Deploying Tenserflow Lite Model On Android
This blog explains how we can load the .tflite model into an Android app and run predictions on it.
What is Tenserflow lite ?
TensorFlow Lite (.TFLITE) is a lighter version of Google’s open-source machine learning framework, TensorFlow. The .tflite models are uniquely designed to run machine learning models on mobile and embedded devices.
However .tflite can only deploy pre-existing models for mobile and embedded devices. For training models one needs to make a Tenserflow model and then convert it to .tflite format.
How we can find input and output parameters of tflite model ?
We have to find the input and output parameters of .tflite model. For that we can use Netron by uploading model there.
The input and outputs for the model look like the following:
In result the model requires a 224x224 RGB image as input and it returns a 2-D array containing a single row that has an array of 149 items.
How we can add .tflite model into our Android app ?
To add the model, open Android Studio and select “File -> New Folder -> Assets Folder”. This should create an assets folder in your app now move the .tflite model into the asset folder.

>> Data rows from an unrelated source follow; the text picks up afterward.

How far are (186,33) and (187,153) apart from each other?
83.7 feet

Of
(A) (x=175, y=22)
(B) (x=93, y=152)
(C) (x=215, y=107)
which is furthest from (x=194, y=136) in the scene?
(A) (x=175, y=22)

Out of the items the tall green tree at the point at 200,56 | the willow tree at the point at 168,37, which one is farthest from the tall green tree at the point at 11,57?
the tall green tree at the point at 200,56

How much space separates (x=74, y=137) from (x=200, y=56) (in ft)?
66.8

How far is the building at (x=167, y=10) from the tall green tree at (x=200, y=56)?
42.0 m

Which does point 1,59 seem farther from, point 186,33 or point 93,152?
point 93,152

After adding model in the assets folder open your build.gradle file and add dependency there.
dependencies {
implementation 'org.tensorflow:tensorflow-lite:+'
}
To use it we have to load the model from asset folder into MappedByteBuffer by using the following method:
private MappedByteBuffer loadModelFile(Activity activity) throws IOException {
AssetFileDescriptor fileDescriptor = activity.getAssets().openFd(getModelPath());
FileInputStream inputStream = new FileInputStream(fileDescriptor.getFileDescriptor());
FileChannel fileChannel = inputStream.getChannel();
long startOffset = fileDescriptor.getStartOffset();
long declaredLength = fileDescriptor.getDeclaredLength();
return fileChannel.map(FileChannel.MapMode.READ_ONLY, startOffset, declaredLength);
}
The method above will read our tflite model and return a MappedByteBuffer object. We can then use this object to create our Interpreter.
protected Interpreter tflite;
tflite = new Interpreter(loadModelFile(activity));
Then, to classify an image, all you need to do is call the run method on the Interpeter, passing it the image data and the labels array:
tflite.run(imgData, labelProbArray);
Now in this way we can get the output of tflite model and we can use this output in any way for predictions.